Ian Martin, a music writer and record label owner based out of Tokyo, has long been aware of this obstacle. ‘From the start, I felt it was important to write about Japanese music not as a weak imitation, nor as something alien and unknowable, but as artists in the same basic world and on equal terms with overseas bands’, he writes in Quit Your Band, his new book that offers a glance into the inner workings of the Japanese music ecosystem, alongside a little memoir.
Over the course of 242 pages, he covers a lot of ground – the history of Japanese rock, the challenges of playing gigs in Tokyo, AKB48 – but connecting it all together is a passion for the scene he finds himself part of, and a desire to celebrate the music emerging from it.

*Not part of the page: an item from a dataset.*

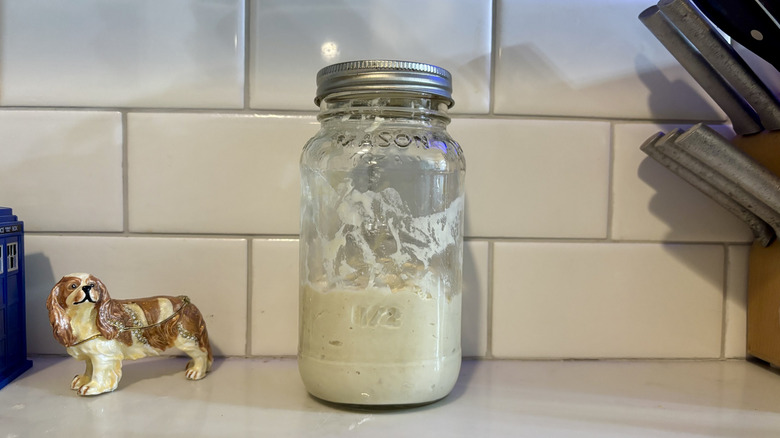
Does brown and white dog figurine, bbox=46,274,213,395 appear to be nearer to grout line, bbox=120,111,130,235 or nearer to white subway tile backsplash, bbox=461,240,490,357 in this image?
grout line, bbox=120,111,130,235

Well, a chunk of it. ‘This book is not a guide to Japanese music, nor would that even be possible in so slim a volume,’ Martin writes early on. This is a work coming from his perspective, based out of the Japanese underground and, particularly, the western Tokyo neighbourhood of Koenji (‘an intoxicating place’ which gets its own chapter here). Yet it is one of the better viewpoints you can ask for.
Since moving to Tokyo from England in 2001, Martin has become a columnist for The Japan Times (full disclosure: we both contribute to the paper, and I consider him a friend and an inspiration when it comes to writing about Japanese music) and launched the label Call And Response. He’s also organised all sorts of shows and gatherings around the capital. If one wants an intro to the Japanese music scene – especially its labyrinthian live scene – Martin is an ideal candidate.

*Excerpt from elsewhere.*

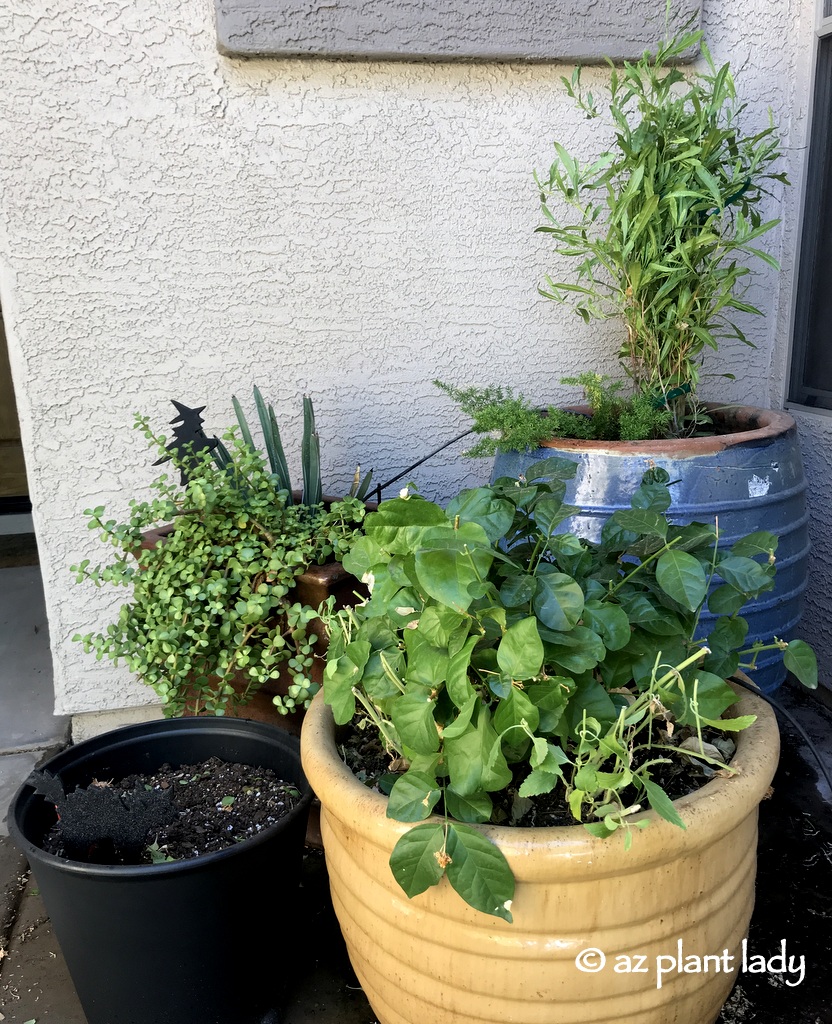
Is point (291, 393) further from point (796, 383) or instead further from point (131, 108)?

Quit Your Band is divided into three sections – a brief how-I-got-here, a compact history of Japanese pop music, and then a guide on ‘how not to quit your band’, aka an examination of Japanese music from an independent position. The first two portions set the scene, offering a breezy but well-rounded summary of the Japanese music landscape and history.
The latter, in particular, offers one of the better summaries of postwar Japanese music out there, considering similar texts are either highly exaggerated (the frequently eyebrow-raising albeit engaging Japrocksampler by Julian Cope) or exhaustingly academic (dry essays hidden away on Google Books). Martin strikes a balance, offering up a tight but accurate glance at the nation’s last few decades, delivered in a way that won’t make you feel like you’ve been teleported back to undergrad.
The meat of Quit Your Band comes in the third section, though. This is where Martin really digs into Japanese music, from the challenges of playing in Tokyo gig spots to the continued relevance of CDs to the intersection of indie music and idol pop. It’s a quick-moving dive into many corners of the nation’s music area, sometimes zipping between subjects a little too quickly.
Martin packs a lot in, but he manages to maintain a good balance between introduction and deeper analysis. Readers with no or just a passing knowledge of Japanese music will see inner workings from someone who has experienced it from many different angles, while those more familiar with it can wrangle with Martin’s criticism. Peppered throughout are entertaining anecdotes, many of them breaking up the analysis with humour.
What stuck out to me most was the flurry of band names whizzing by on every page, ranging from major acts to short-lived outfits with barely a digital footprint. Martin has long been unflinching about what he doesn’t like, which has made J-Pop centric message boards and comment sections online not his biggest fans (fans of boy bands such as Arashi shouldn’t expect any glowing words).
But Quit Your Band is ultimately a work of passion, documenting groups lost to time and showing that Japanese music is not a global novelty, but full of variety and novel ideas. Quit Your Band is a great intro to the nation’s under and overground, but what ties it all together is the same sense of attachment music fans anywhere can relate to. Absolutely nothing weird about that.
The ‘Quit Your Band’ release party happens on February 18 from 6.30pm at Kichijoji Gok Sound, featuring Hyacca, Nakigao Twintail and more. Entrance is ¥2,000 (with one drink).